Sex estimation from biometric face photos for forensic purposes


Sezgin N., KARADAYI B.

Medicine, Science and the Law, 2022 (SCI-Expanded) identifier

  • Publication Type: Article / Article
  • Publication Date: 2022
  • Doi Number: 10.1177/00258024221100898
  • Journal Name: Medicine, Science and the Law
  • Journal Indexes: Science Citation Index Expanded (SCI-EXPANDED), Social Sciences Citation Index (SSCI), Scopus, Periodicals Index Online, Business Source Elite, Business Source Premier, CINAHL, EBSCO Legal Source, EMBASE, HeinOnline-Law Journal Library, MEDLINE
  • Keywords: anthropometric measurements, biometric photograph, discriminant analysis, sex estimation
  • Kütahya Health Sciences University Affiliated: Yes

Abstract

© The Author(s) 2022.Sex estimation is an important parameter in cases where individuals need to be identified in forensic cases.
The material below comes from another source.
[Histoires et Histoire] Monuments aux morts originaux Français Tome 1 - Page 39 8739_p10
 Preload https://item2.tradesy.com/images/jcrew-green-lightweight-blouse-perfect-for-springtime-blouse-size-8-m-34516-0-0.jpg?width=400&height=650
Biometric photographs are a form of a passport photo with specific dimensions and features established by the International Civil Aviation Organization, which are read and digitally stored in appropriate devices, are used in travel documents, and are of high quality (at least 600 dpi). This study aims to reveal anthropometric data for estimating sex in Turkish adult population from facial images conforming to biometric photography criteria. Within the scope of this study, biometric facial images of a total of 334 participants, 146 female and 188 male, between the ages of 20 and 79 were used. The photos were taken using a Nikon D5100 and flat front lighting from a distance of 1 m. ImageJ 1.50i software was used to process these images. Statistical analysis was performed using descriptive statistics and discriminant analysis tests. Among the 11 variables on sex estimation, the highest accuracy rate of 78.1% was obtained with the measurement between Gonion points. However, sex estimation could be made with an accuracy of 80.5% by including all age groups and all variables, and when age-specific data were used, it was observed that these accuracy rates increased significantly in all three age groups (84.6%, 89.2%, 85.2%, respectively). Therefore, we are suggesting that using age-specific data generated for estimation in different age groups. Consequently, it has been shown that successful sex estimation can be done by formulas derived from biometric facial images in this study.